Source extract:
Services react to each other's CloudEvents without a central coordinator, so business processes emerge from chained reactions. NATS JetStream, Knative Eventing, and strong tracing keep this highly decoupled choreography reliable on Kubernetes.

Cloud Provider
KUBERNETES
Components
7
Use Cases
3
Standards
5

Overview

In event choreography, there is no central coordinator. Each service publishes domain events and subscribes to the events it cares about, reacting locally. A business process emerges from the chain of reactions rather than being directed from one place. This maximizes decoupling: services know about events, not about each other.

Use choreography when teams must move independently, when workflows are relatively linear, and when you value loose coupling over centralized visibility. It complements domain-driven design, where each bounded context owns its events.

Components

  • NATS / JetStream: the lightweight, high-throughput event transport with durable streams.
  • Knative Eventing: routes and delivers CloudEvents to subscribing services on Kubernetes.
  • Microservices: bounded-context services that publish and consume events.
  • PostgreSQL: per-service datastore following database-per-service.
  • Schema registry: governs event schemas and compatibility.
  • Jaeger: distributed tracing to follow a process across service hops.
  • Prometheus: per-service and per-event metrics.

Data Flow

A service completes a local transaction and publishes a domain event in CloudEvents format. Knative Eventing delivers it to all subscribers. Each subscriber performs its own local transaction and may publish further events, continuing the chain. For example, an order-placed event triggers inventory reservation, which emits inventory-reserved, which triggers payment, and so on, all without a controller.

Record set:

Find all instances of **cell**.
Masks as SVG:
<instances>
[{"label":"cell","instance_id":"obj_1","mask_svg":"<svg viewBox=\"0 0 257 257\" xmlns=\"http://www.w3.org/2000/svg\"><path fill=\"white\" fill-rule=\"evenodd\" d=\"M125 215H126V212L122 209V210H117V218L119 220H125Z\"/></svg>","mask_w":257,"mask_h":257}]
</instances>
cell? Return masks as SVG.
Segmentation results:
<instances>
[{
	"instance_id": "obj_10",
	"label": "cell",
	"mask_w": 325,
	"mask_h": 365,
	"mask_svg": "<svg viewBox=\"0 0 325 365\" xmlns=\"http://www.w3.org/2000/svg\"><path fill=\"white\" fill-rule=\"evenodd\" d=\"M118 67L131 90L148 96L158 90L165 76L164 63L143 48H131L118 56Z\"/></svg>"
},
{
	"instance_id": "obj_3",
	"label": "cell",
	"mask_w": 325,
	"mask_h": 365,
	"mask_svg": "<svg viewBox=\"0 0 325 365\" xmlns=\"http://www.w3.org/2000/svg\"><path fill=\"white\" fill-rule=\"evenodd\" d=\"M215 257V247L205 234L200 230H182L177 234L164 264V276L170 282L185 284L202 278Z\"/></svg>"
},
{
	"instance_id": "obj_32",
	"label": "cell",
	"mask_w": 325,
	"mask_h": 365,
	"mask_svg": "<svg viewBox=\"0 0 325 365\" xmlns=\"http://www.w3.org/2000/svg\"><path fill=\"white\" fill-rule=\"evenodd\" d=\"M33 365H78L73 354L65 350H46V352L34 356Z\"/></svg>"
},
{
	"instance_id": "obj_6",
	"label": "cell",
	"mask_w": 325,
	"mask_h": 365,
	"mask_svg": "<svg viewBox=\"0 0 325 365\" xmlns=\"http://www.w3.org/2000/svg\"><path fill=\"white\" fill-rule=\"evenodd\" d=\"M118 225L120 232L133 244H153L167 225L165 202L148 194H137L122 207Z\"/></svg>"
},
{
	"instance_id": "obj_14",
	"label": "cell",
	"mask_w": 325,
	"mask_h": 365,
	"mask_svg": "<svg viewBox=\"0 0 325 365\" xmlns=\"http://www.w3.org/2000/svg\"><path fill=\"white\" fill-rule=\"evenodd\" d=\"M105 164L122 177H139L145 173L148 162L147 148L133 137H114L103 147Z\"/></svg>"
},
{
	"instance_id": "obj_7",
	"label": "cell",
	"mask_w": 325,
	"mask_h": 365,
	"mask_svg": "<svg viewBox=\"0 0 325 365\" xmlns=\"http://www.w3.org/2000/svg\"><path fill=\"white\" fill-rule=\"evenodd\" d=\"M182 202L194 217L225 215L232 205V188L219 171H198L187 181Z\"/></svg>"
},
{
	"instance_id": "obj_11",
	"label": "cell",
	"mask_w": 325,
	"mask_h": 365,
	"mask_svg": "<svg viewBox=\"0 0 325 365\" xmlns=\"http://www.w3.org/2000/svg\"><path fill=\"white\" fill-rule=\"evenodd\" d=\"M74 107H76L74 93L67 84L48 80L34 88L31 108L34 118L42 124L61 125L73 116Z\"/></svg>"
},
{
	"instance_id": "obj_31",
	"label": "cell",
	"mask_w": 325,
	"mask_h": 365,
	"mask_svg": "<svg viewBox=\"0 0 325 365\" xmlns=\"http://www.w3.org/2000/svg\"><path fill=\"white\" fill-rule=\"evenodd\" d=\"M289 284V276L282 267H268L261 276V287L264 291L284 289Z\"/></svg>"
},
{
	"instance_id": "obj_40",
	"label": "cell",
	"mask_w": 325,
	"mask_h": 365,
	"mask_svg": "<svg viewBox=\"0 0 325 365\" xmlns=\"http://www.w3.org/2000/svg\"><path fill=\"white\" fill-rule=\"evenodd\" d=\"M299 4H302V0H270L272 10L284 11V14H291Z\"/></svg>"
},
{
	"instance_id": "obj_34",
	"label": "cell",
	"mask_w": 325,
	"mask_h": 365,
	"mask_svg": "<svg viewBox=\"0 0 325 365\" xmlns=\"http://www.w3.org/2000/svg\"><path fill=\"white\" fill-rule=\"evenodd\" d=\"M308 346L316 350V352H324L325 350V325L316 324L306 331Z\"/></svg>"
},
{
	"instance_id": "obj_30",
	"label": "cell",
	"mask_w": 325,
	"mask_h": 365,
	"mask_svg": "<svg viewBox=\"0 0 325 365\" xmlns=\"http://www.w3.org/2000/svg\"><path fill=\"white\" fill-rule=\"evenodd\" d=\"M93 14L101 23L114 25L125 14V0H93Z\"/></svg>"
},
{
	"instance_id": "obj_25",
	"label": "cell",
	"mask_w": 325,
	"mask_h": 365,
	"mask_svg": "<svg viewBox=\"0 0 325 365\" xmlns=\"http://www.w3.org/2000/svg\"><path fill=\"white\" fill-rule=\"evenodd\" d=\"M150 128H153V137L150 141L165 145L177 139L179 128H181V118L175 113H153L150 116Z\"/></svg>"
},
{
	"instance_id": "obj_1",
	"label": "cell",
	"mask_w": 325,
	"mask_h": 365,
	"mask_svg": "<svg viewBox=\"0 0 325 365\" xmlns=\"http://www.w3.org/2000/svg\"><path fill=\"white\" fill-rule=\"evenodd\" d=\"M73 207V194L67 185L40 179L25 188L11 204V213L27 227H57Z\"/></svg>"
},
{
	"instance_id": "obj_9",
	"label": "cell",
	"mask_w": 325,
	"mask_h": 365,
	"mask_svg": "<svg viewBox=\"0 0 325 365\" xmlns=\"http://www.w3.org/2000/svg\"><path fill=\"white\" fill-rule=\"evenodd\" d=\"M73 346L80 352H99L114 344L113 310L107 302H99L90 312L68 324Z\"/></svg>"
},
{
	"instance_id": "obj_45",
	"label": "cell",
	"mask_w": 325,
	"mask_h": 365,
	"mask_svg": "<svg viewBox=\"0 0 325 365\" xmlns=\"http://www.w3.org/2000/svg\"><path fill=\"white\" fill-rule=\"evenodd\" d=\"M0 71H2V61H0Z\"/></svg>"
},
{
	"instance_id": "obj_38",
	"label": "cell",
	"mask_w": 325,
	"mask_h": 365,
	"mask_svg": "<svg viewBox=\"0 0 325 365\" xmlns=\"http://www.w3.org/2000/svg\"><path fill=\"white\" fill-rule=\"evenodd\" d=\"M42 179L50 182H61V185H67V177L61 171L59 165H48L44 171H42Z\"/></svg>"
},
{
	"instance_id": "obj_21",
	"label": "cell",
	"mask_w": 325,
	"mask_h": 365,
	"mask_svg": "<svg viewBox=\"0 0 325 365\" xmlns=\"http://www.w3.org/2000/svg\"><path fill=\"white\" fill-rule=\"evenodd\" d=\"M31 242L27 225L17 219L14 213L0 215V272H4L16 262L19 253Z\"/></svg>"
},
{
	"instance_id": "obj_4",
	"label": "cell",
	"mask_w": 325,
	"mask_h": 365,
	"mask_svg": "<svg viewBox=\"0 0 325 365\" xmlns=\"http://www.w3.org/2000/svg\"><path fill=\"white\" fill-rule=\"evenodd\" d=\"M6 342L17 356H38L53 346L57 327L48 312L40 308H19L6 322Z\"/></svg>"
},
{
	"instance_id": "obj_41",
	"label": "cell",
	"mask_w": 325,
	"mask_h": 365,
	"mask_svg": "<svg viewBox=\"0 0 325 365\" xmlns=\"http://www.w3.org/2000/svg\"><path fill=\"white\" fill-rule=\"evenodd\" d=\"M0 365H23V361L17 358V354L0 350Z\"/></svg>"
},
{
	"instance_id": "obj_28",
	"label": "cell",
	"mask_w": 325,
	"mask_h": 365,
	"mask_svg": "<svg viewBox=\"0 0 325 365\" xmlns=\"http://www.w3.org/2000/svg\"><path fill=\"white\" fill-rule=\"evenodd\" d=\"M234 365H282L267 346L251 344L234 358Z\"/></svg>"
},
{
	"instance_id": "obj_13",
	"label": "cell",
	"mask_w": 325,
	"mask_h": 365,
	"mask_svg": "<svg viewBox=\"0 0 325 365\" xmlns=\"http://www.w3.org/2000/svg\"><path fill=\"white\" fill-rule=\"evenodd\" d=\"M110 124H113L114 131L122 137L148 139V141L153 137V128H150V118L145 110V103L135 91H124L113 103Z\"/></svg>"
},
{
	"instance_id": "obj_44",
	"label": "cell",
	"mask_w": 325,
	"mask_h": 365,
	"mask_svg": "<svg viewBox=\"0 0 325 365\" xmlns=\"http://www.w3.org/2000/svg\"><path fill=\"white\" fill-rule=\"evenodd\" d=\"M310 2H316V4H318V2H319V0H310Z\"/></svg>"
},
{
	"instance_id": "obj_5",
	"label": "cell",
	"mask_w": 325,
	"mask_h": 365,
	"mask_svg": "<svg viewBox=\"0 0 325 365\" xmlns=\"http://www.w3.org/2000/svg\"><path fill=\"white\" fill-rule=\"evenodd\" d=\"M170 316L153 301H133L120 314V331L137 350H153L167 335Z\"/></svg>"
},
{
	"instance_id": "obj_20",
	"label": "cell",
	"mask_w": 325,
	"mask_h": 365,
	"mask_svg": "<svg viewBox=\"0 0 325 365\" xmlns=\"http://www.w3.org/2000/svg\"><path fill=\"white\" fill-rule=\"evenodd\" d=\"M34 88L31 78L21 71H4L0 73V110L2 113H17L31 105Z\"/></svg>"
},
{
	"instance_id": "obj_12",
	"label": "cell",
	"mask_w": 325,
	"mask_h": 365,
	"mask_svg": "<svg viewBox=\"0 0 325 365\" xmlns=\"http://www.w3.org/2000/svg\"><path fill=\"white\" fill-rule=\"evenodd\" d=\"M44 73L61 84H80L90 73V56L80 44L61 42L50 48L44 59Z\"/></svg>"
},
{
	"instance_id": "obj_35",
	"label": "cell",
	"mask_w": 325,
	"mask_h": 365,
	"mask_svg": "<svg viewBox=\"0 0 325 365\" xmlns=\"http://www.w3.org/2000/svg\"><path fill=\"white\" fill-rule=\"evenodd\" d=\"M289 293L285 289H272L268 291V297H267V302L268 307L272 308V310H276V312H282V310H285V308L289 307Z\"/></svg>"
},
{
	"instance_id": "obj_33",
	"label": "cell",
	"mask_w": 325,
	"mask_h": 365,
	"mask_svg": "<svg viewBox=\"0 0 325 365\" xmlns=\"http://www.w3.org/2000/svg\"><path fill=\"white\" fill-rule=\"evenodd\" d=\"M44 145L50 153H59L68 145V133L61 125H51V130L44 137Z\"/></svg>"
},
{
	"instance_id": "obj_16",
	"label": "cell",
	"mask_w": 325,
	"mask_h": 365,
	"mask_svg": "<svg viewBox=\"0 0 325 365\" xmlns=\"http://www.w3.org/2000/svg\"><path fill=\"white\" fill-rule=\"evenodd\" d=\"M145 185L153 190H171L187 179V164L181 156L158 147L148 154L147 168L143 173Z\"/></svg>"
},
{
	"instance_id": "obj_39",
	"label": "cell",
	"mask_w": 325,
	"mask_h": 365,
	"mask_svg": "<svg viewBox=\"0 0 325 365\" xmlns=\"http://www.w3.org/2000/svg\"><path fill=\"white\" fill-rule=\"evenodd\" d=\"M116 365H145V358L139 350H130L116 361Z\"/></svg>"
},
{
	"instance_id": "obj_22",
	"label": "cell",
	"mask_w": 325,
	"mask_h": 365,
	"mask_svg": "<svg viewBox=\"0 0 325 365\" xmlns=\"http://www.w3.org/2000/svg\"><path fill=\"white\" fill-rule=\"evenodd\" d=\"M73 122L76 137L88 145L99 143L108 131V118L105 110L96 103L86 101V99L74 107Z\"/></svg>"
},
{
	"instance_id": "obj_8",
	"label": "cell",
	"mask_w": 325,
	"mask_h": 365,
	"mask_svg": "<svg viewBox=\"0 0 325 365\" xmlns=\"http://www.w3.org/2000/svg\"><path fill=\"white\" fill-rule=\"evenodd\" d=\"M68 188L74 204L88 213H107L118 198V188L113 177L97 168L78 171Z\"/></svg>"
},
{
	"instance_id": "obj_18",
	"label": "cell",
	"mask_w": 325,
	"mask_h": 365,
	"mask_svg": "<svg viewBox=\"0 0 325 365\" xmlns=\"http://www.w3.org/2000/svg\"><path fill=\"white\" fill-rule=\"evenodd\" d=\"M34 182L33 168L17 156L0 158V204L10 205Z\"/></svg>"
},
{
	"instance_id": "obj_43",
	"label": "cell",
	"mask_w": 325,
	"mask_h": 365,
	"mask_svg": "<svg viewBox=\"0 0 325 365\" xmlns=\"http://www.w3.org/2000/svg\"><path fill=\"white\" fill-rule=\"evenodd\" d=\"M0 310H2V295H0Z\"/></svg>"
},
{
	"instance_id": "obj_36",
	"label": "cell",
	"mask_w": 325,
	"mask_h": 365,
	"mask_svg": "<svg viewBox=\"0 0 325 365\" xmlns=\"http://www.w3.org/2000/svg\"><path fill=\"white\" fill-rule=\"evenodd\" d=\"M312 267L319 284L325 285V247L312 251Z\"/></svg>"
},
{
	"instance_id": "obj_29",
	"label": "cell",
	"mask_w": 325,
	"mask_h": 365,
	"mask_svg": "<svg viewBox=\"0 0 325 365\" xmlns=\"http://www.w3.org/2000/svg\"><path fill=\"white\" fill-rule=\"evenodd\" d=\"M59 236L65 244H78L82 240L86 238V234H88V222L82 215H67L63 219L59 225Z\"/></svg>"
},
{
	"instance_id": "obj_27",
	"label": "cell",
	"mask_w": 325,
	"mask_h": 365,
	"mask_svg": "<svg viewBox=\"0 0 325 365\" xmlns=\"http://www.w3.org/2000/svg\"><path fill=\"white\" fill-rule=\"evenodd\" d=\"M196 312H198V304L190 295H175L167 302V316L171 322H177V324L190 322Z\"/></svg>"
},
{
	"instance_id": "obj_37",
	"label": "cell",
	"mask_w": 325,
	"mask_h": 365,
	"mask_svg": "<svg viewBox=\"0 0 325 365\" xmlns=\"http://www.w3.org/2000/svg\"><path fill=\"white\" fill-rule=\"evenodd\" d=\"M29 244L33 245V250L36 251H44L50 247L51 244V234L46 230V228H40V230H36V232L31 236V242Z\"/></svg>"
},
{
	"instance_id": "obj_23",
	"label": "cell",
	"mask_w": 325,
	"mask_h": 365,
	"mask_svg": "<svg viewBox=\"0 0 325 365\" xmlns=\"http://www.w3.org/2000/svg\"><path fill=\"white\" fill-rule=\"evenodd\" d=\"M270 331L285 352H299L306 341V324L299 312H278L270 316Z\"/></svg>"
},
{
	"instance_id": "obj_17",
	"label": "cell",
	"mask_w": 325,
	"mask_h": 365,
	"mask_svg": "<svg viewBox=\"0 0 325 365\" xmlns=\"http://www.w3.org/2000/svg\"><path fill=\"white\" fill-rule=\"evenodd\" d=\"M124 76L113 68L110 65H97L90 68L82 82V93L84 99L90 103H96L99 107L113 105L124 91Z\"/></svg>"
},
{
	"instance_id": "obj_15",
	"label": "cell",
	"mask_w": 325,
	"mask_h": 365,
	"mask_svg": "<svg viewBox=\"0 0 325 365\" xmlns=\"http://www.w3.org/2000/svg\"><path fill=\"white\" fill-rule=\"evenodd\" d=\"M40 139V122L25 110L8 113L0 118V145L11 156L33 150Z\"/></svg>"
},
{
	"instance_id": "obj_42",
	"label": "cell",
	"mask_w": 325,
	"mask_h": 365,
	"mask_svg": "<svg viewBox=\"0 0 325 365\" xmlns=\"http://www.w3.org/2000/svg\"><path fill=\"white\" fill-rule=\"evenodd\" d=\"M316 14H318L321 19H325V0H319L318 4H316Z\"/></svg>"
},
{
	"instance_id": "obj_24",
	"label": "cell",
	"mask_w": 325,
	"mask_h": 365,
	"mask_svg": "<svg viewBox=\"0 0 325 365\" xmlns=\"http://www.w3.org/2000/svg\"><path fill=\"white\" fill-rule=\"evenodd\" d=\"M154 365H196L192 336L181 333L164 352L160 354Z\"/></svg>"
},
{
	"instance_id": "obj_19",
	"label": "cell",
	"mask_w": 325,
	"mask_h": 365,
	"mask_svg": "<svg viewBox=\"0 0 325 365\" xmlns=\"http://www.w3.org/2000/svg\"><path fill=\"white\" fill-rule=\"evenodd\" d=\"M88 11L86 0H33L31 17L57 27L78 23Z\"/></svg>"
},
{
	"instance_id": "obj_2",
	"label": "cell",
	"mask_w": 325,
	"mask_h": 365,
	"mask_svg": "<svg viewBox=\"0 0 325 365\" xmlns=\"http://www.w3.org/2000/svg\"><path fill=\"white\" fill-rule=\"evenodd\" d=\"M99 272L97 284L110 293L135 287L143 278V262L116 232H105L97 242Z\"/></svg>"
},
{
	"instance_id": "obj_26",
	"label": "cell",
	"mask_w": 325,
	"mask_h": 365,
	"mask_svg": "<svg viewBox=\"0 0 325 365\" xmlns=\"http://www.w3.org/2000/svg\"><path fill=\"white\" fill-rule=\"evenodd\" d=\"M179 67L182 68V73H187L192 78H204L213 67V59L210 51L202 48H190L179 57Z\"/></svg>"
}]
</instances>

Task item:
In the event choreography overview, what role does Jaeger play among the components?

Reply:
Jaeger provides distributed tracing to follow a process across service hops.